We could also compute graph-level statistics such as the number of nodes, edges and clustering coefficient and detect drift on those statistics using the Kolmogorov-Smirnov test with multivariate correction (e.g. Bonferroni). First we define a preprocessing step to extract the summary statistics from the graphs:

return number of nodes, edges and average clustering coefficient per graph

def graph_stats(data: List[Data]) -> np.ndarray: num_nodes = np.array([d.num_nodes for d in data]) num_edges = np.array([d.num_edges for d in data]) c = np.array([np.array(list(clustering(to_networkx(d)).values())).mean() for d in data]) return np.concatenate([num_nodes[:, None], num_edges[:, None], c[:, None]], axis=-1)

dd = KSDrift(x_ref, p_val=.05, preprocess_fn=graph_stats)

H0 ROC-AUC: 0.763 -- loss: 0.208 Drift?

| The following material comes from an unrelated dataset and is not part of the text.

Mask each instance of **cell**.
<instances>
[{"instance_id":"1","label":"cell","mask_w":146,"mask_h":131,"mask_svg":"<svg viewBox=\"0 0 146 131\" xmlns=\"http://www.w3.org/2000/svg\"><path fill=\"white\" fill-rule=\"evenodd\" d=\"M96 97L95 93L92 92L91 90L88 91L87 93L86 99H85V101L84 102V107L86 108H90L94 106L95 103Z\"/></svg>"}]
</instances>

No! p-value: [0.9884282 0.79581064 1. ]

test sample ROC-AUC: 0.736 -- loss: 0.150 Drift? No! p-value: [0.94992185 0.23822938 0.52494323]

imbalanced sample ROC-AUC: 0.749 -- loss: 0.940 Drift? Yes! p-value: [5.1066105e-05 1.1882804e-05 9.5120013e-01]

The 3 returned p-values correspond to respectively the p-values for the number of nodes, edges and clustering coefficient. We already saw in the EDA that the distributions of the node, edge and clustering coefficients look similar across the train, validation and test sets except for the tails. This is confirmed by running the drift detector on the graph statistics which cannot seem to pick up on the differences in molecular scaffolds between the datasets, unless we heavily oversample from the minority class where the number of nodes and edges but not the clustering coefficient significantly differ.